Records:
━━━━━━━━━━
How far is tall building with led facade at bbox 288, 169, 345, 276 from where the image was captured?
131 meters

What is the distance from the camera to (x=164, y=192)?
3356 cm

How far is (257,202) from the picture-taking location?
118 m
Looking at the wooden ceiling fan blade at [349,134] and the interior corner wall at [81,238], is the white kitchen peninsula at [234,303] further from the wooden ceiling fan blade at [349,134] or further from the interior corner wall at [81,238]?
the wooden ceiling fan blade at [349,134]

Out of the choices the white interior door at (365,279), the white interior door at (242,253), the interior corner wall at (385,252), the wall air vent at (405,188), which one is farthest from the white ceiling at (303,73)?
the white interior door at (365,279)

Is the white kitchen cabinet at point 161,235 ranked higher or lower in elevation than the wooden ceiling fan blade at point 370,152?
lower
━━━━━━━━━━
Rewrite the rows above, changing each "interior corner wall" to "corner wall section" and leaving everything else unchanged.

▶ [CORRECT OUTPUT]:
How far is tall building with led facade at bbox 288, 169, 345, 276 from where the image was captured?
131 meters

What is the distance from the camera to (x=164, y=192)?
3356 cm

How far is (257,202) from the picture-taking location?
118 m
Looking at the wooden ceiling fan blade at [349,134] and the corner wall section at [81,238], is the white kitchen peninsula at [234,303] further from the wooden ceiling fan blade at [349,134] or further from the corner wall section at [81,238]?
the wooden ceiling fan blade at [349,134]

Out of the choices the white interior door at (365,279), the white interior door at (242,253), the corner wall section at (385,252), the wall air vent at (405,188), which one is farthest from the white ceiling at (303,73)?
the white interior door at (365,279)

Is the white kitchen cabinet at point 161,235 ranked higher or lower in elevation than the wooden ceiling fan blade at point 370,152?
lower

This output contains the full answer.